Schmidt is working toward chemical sensing of single molecules using liquid-core waveguides. He also sees potential applications for gas-core waveguides in the areas of atomic physics and quantum optics.

The researchers chose silicon nitride and silicon dioxide as cladding materials for the hollow-core waveguides because of their compatibility with microfabrication techniques and the potential for integration with silicon-based electronics. The cladding layers go over a sacrificial layer that later etches away to create the hollow core, which has a rectangular shape.
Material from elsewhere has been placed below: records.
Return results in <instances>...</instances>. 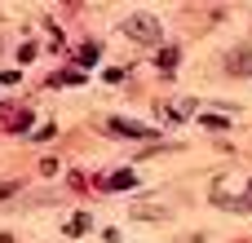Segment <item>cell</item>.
I'll use <instances>...</instances> for the list:
<instances>
[{
    "mask_svg": "<svg viewBox=\"0 0 252 243\" xmlns=\"http://www.w3.org/2000/svg\"><path fill=\"white\" fill-rule=\"evenodd\" d=\"M13 190H18V182H4V186H0V199H4V195H13Z\"/></svg>",
    "mask_w": 252,
    "mask_h": 243,
    "instance_id": "cell-10",
    "label": "cell"
},
{
    "mask_svg": "<svg viewBox=\"0 0 252 243\" xmlns=\"http://www.w3.org/2000/svg\"><path fill=\"white\" fill-rule=\"evenodd\" d=\"M159 66H164V71H173V66H177V49H173V44H168V49H159Z\"/></svg>",
    "mask_w": 252,
    "mask_h": 243,
    "instance_id": "cell-6",
    "label": "cell"
},
{
    "mask_svg": "<svg viewBox=\"0 0 252 243\" xmlns=\"http://www.w3.org/2000/svg\"><path fill=\"white\" fill-rule=\"evenodd\" d=\"M248 204H252V195H248Z\"/></svg>",
    "mask_w": 252,
    "mask_h": 243,
    "instance_id": "cell-11",
    "label": "cell"
},
{
    "mask_svg": "<svg viewBox=\"0 0 252 243\" xmlns=\"http://www.w3.org/2000/svg\"><path fill=\"white\" fill-rule=\"evenodd\" d=\"M106 128H111V133H124V137H151V128H142V124H133V120H111Z\"/></svg>",
    "mask_w": 252,
    "mask_h": 243,
    "instance_id": "cell-5",
    "label": "cell"
},
{
    "mask_svg": "<svg viewBox=\"0 0 252 243\" xmlns=\"http://www.w3.org/2000/svg\"><path fill=\"white\" fill-rule=\"evenodd\" d=\"M9 106H0V128H31V111L13 106V115H4Z\"/></svg>",
    "mask_w": 252,
    "mask_h": 243,
    "instance_id": "cell-3",
    "label": "cell"
},
{
    "mask_svg": "<svg viewBox=\"0 0 252 243\" xmlns=\"http://www.w3.org/2000/svg\"><path fill=\"white\" fill-rule=\"evenodd\" d=\"M84 230H93V221H89V217H75V221H66V235H84Z\"/></svg>",
    "mask_w": 252,
    "mask_h": 243,
    "instance_id": "cell-7",
    "label": "cell"
},
{
    "mask_svg": "<svg viewBox=\"0 0 252 243\" xmlns=\"http://www.w3.org/2000/svg\"><path fill=\"white\" fill-rule=\"evenodd\" d=\"M226 71L230 75H252V44H239L235 53H226Z\"/></svg>",
    "mask_w": 252,
    "mask_h": 243,
    "instance_id": "cell-2",
    "label": "cell"
},
{
    "mask_svg": "<svg viewBox=\"0 0 252 243\" xmlns=\"http://www.w3.org/2000/svg\"><path fill=\"white\" fill-rule=\"evenodd\" d=\"M75 58H80L84 66H89V62H97V44H80V53H75Z\"/></svg>",
    "mask_w": 252,
    "mask_h": 243,
    "instance_id": "cell-8",
    "label": "cell"
},
{
    "mask_svg": "<svg viewBox=\"0 0 252 243\" xmlns=\"http://www.w3.org/2000/svg\"><path fill=\"white\" fill-rule=\"evenodd\" d=\"M80 80H84L80 71H62V75H53V84H80Z\"/></svg>",
    "mask_w": 252,
    "mask_h": 243,
    "instance_id": "cell-9",
    "label": "cell"
},
{
    "mask_svg": "<svg viewBox=\"0 0 252 243\" xmlns=\"http://www.w3.org/2000/svg\"><path fill=\"white\" fill-rule=\"evenodd\" d=\"M124 35L128 40H137V44H159V22H155V13H128L124 18Z\"/></svg>",
    "mask_w": 252,
    "mask_h": 243,
    "instance_id": "cell-1",
    "label": "cell"
},
{
    "mask_svg": "<svg viewBox=\"0 0 252 243\" xmlns=\"http://www.w3.org/2000/svg\"><path fill=\"white\" fill-rule=\"evenodd\" d=\"M137 186V177L128 173V168H120V173H111L106 182H102V190H133Z\"/></svg>",
    "mask_w": 252,
    "mask_h": 243,
    "instance_id": "cell-4",
    "label": "cell"
}]
</instances>
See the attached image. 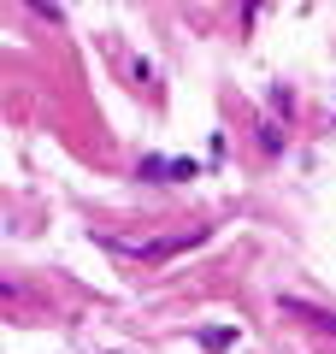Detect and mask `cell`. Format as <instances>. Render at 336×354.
I'll return each mask as SVG.
<instances>
[{
    "label": "cell",
    "mask_w": 336,
    "mask_h": 354,
    "mask_svg": "<svg viewBox=\"0 0 336 354\" xmlns=\"http://www.w3.org/2000/svg\"><path fill=\"white\" fill-rule=\"evenodd\" d=\"M136 177H142V183H165V177H177V160H165V153H142Z\"/></svg>",
    "instance_id": "obj_1"
},
{
    "label": "cell",
    "mask_w": 336,
    "mask_h": 354,
    "mask_svg": "<svg viewBox=\"0 0 336 354\" xmlns=\"http://www.w3.org/2000/svg\"><path fill=\"white\" fill-rule=\"evenodd\" d=\"M289 313H301V319H312V325H324V330H336V319H330V313H312V307H301V301H289Z\"/></svg>",
    "instance_id": "obj_3"
},
{
    "label": "cell",
    "mask_w": 336,
    "mask_h": 354,
    "mask_svg": "<svg viewBox=\"0 0 336 354\" xmlns=\"http://www.w3.org/2000/svg\"><path fill=\"white\" fill-rule=\"evenodd\" d=\"M230 342H236V325H212V330H200V348H207V354H224Z\"/></svg>",
    "instance_id": "obj_2"
}]
</instances>
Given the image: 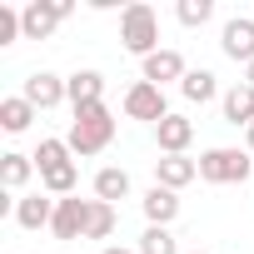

With a thickness of 3.5 microns and a width of 9 microns, it is the smallest hollow light guide ever made.

"We can make many waveguides in parallel on a chip, so you can imagine probing 20-30 channels at one time, with each channel containing a different sample," Schmidt said. "And because it is all silicon technology, we can integrate it with electrical contacts and even put a silicon photodetector right on the chip."

Schmidt's team has also made two-dimensional arrays of waveguides that connect with each other at 90-degree angles, another useful feature made possible by silicon microfabrication techniques.

The researchers have been able to detect molecular fluorescence from a liquid sample in the core of the waveguide, using light from a helium-neon laser to stimulate a fluorescent dye. The experiment detected fluorescence from 800 molecules of dye in a sample volume of 200 picoliters (a picoliter is one trillionth of a liter). Further refinements should enable detection of single molecules, Schmidt said.

Fiberoptic connections can channel light into the waveguides, which could also be coupled with microfluidics systems-or "labs on a chip"-to control the flow of samples into and out of the waveguide cores.